• _PROBLEM DESCRIPTION_:
When the string "interacting" is part of a line in the data below, report the whole line.

• _MATERIALS PROVIDED_:
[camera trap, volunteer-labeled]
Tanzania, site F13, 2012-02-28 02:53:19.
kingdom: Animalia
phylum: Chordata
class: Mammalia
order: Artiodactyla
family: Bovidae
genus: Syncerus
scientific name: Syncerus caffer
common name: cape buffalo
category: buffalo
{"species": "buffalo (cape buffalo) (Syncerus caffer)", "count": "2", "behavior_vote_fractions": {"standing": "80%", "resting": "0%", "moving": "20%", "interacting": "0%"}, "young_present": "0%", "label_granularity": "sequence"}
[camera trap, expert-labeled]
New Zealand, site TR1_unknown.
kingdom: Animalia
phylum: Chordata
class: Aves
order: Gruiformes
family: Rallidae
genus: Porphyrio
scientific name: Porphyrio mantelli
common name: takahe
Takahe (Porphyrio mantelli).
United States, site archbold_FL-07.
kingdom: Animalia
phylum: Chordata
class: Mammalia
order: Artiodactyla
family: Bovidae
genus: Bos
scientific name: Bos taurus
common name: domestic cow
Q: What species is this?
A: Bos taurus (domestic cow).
---
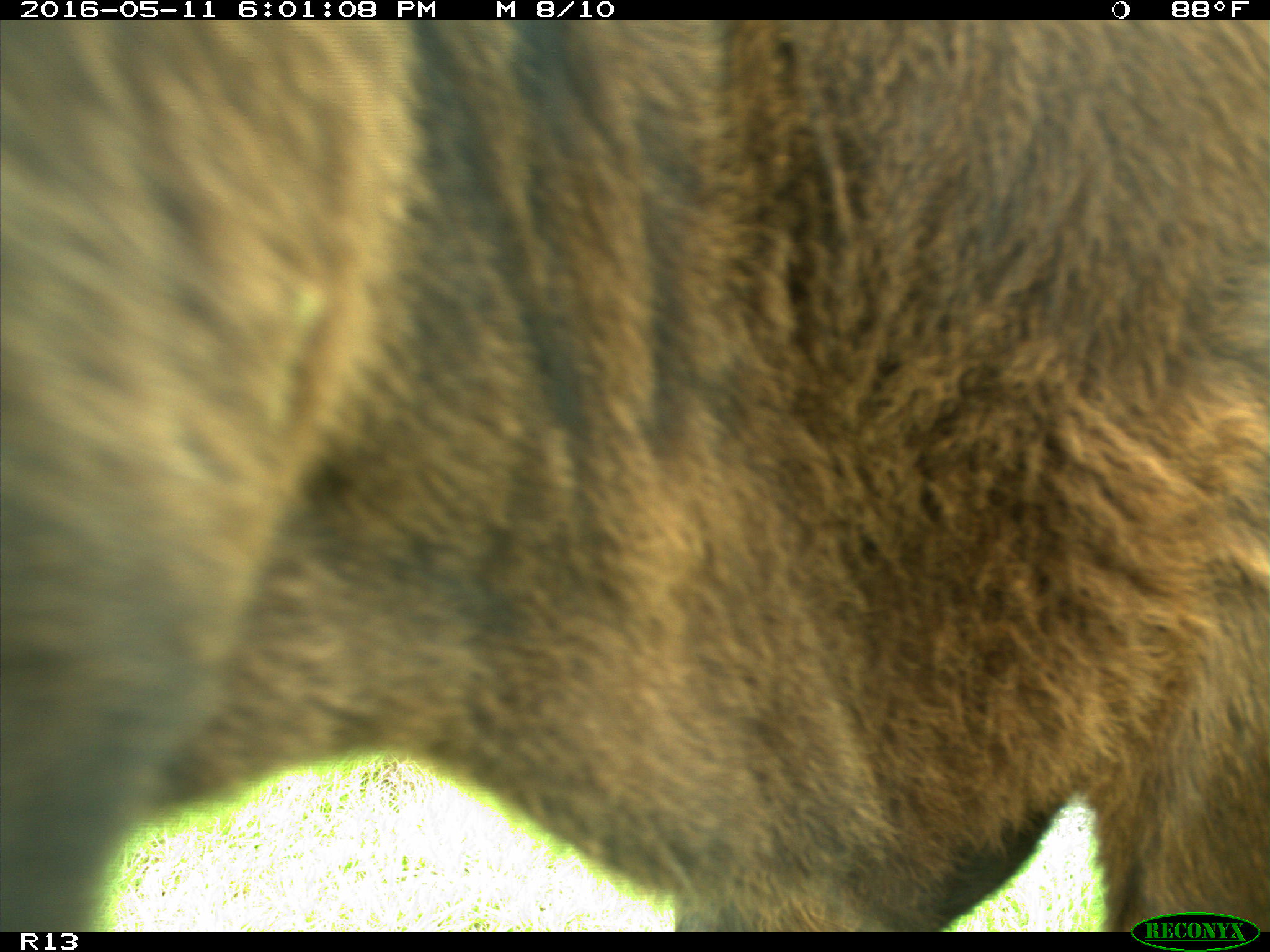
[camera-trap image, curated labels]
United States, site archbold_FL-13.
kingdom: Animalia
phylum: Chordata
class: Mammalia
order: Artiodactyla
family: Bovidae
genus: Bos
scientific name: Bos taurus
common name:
...
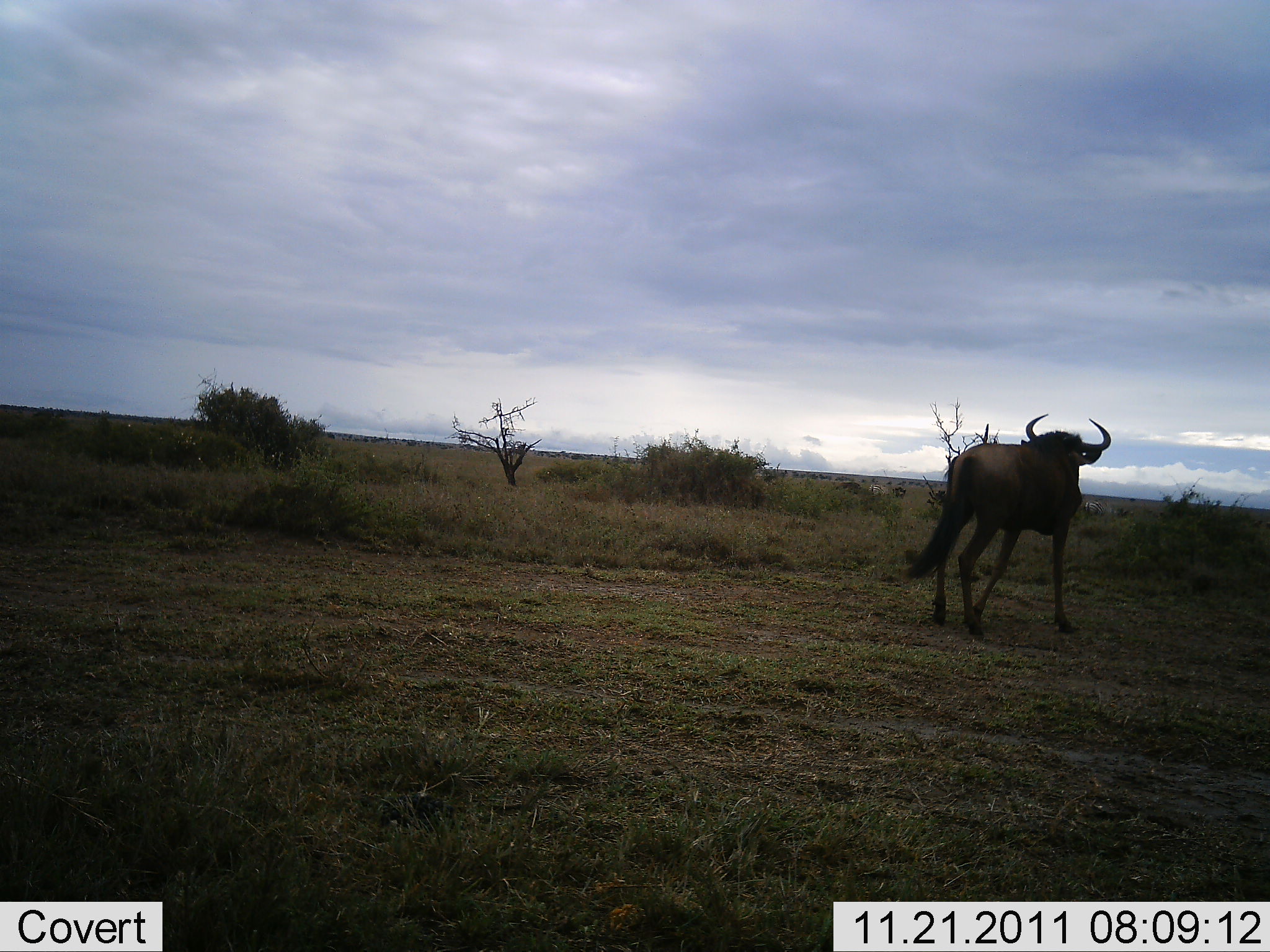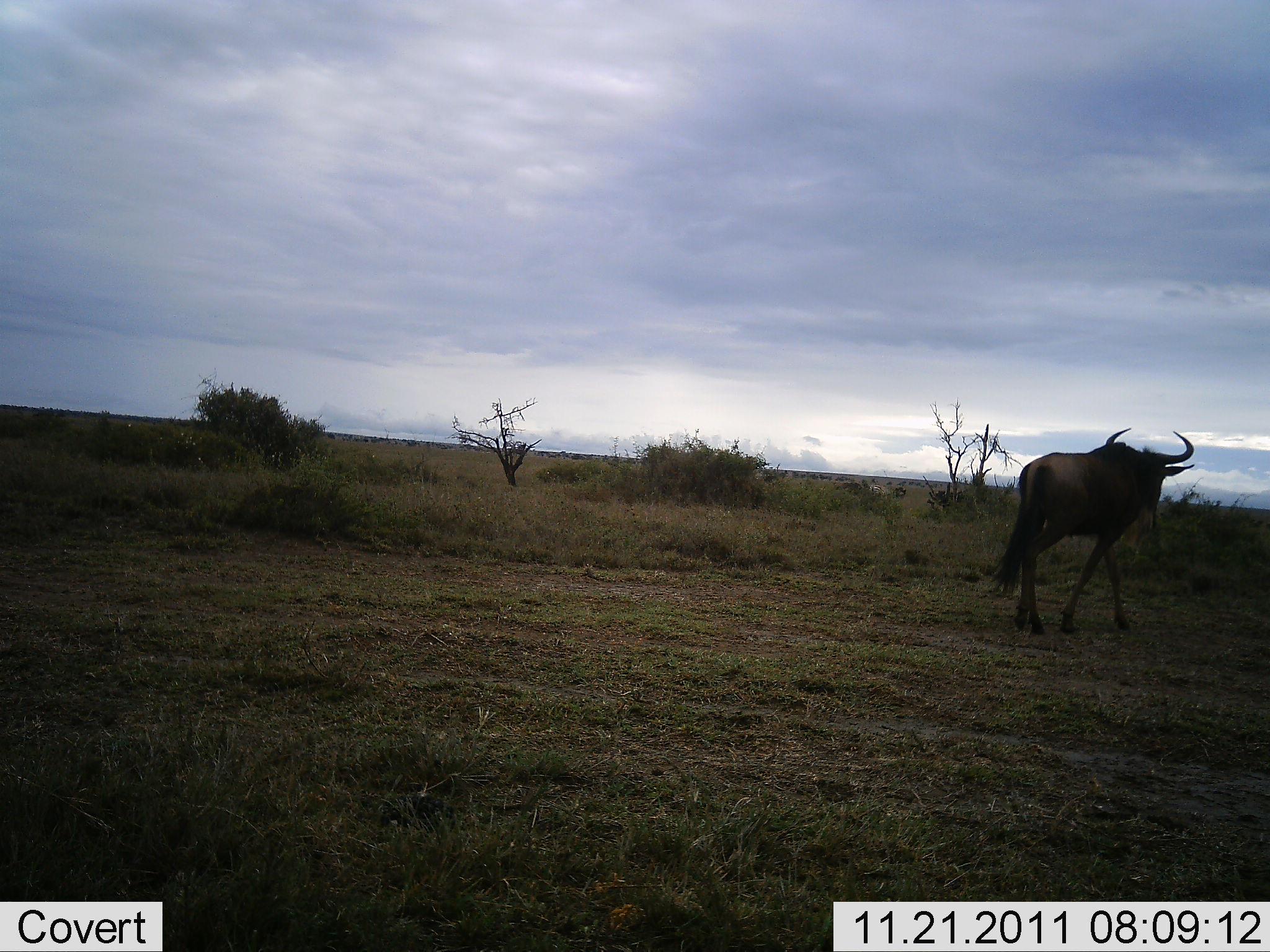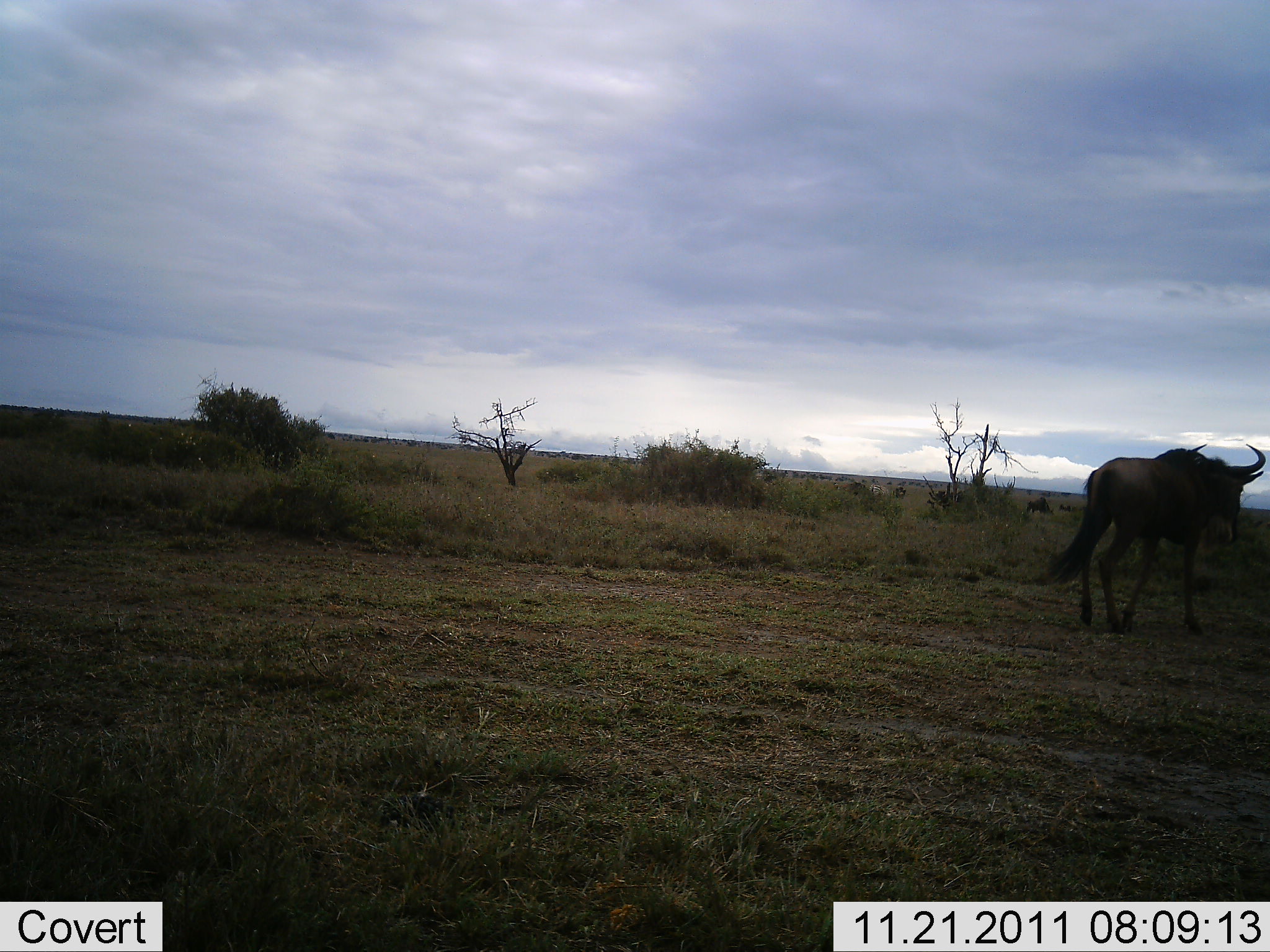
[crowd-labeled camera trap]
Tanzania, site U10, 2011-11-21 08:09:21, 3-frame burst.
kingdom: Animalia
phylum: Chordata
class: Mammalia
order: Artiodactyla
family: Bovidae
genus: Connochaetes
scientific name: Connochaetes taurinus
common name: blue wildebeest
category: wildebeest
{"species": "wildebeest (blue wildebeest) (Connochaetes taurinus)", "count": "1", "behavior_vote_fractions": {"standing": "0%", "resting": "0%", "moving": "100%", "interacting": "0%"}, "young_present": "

• _TASK RESULT_:
{"species": "buffalo (cape buffalo) (Syncerus caffer)", "count": "2", "behavior_vote_fractions": {"standing": "80%", "resting": "0%", "moving": "20%", "interacting": "0%"}, "young_present": "0%", "label_granularity": "sequence"}
{"species": "wildebeest (blue wildebeest) (Connochaetes taurinus)", "count": "1", "behavior_vote_fractions": {"standing": "0%", "resting": "0%", "moving": "100%", "interacting": "0%"}, "young_present": "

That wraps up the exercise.